Quoted passage:
Content starts
OpenBMB’s MiniCPM-o 4.5, a 9B-parameter open model, ships full-duplex omni-modal interaction via the Omni-Flow framework. It enables continuous voice and video conversations where the model perceives and responds simultaneously on a shared temporal axis.
Key facts
- MiniCPM-o 4.5 is a 9B-parameter open model
- Runs under 12GB RAM for edge deployment
- Surpasses Qwen3-Omni-30B-A3B in omni-modal tasks
- Uses Omni-Flow for time-aligned perception and response
- Ships with code, weights, report, and deployment scripts
OpenBMB released MiniCPM-o 4.5, a 9B-parameter open-weight model that implements full-duplex omni-modal interaction—meaning it can see, hear, and speak simultaneously without turn-based delays. The model uses the Omni-Flow framework, which treats interaction as a continuous stream on a shared temporal axis, aligning visual input, audio input, and output speech/text into time chunks [According to @rohanpaul_ai]. This breaks the traditional walkie-talkie UX of AI models where the user talks, the model waits, then replies.
Content ends
Dataset content:
Content starts
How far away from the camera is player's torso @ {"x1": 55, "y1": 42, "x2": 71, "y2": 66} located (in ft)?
Content ends
What to do: Reproduce the MiniCPM-o 4.5 article from "OpenBMB’s MiniCPM-o 4.5, a" up to and including "shared temporal axis.", swapping "full-duplex" for "two-way" throughout.

Output of the task:
OpenBMB’s MiniCPM-o 4.5, a 9B-parameter open model, ships two-way omni-modal interaction via the Omni-Flow framework. It enables continuous voice and video conversations where the model perceives and responds simultaneously on a shared temporal axis.